* _Work item_: Where the data below contains pictures, omit them; output the rest word for word.
------ Dataset section ------
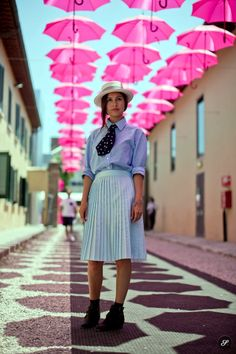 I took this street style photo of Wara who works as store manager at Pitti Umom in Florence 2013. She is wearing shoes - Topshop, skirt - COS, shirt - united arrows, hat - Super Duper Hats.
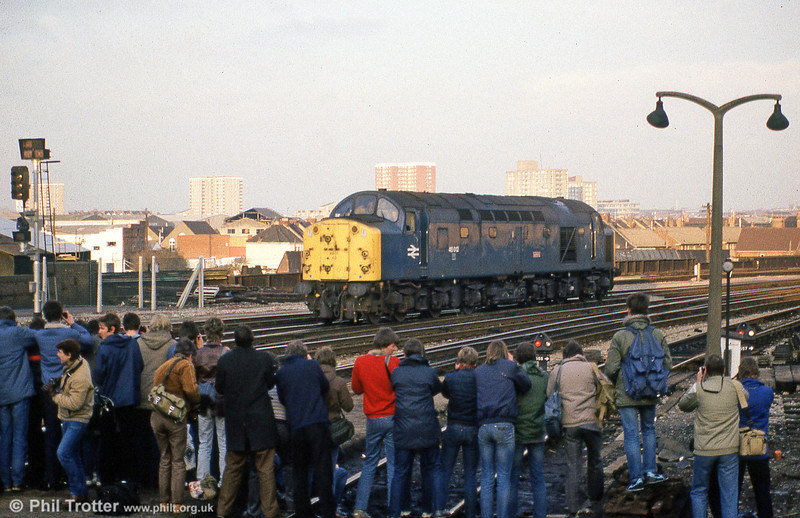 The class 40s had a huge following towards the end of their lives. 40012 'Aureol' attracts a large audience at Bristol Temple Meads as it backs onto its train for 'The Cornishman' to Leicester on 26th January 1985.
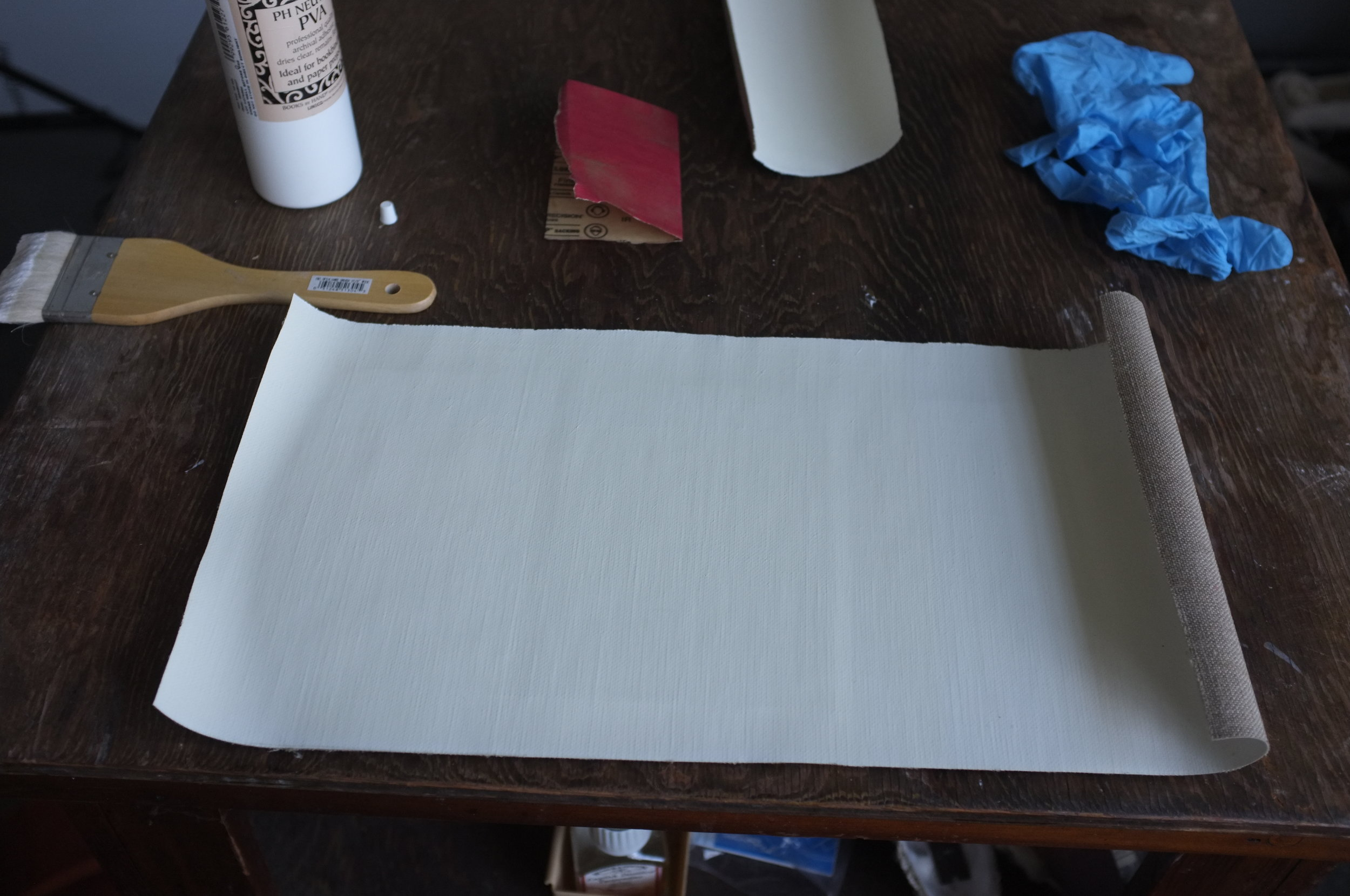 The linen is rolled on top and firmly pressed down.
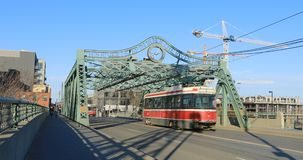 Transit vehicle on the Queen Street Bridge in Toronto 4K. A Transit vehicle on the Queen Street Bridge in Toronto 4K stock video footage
------
* _Problem solution_:
 I took this street style photo of Wara who works as store manager at Pitti Umom in Florence 2013. She is wearing shoes - Topshop, skirt - COS, shirt - united arrows, hat - Super Duper Hats.
 The class 40s had a huge following towards the end of their lives. 40012 'Aureol' attracts a large audience at Bristol Temple Meads as it backs onto its train for 'The Cornishman' to Leicester on 26th January 1985.
 The linen is rolled on top and firmly pressed down.
 Transit vehicle on the Queen Street Bridge in Toronto 4K. A Transit vehicle on the Queen Street Bridge in Toronto 4K stock video footage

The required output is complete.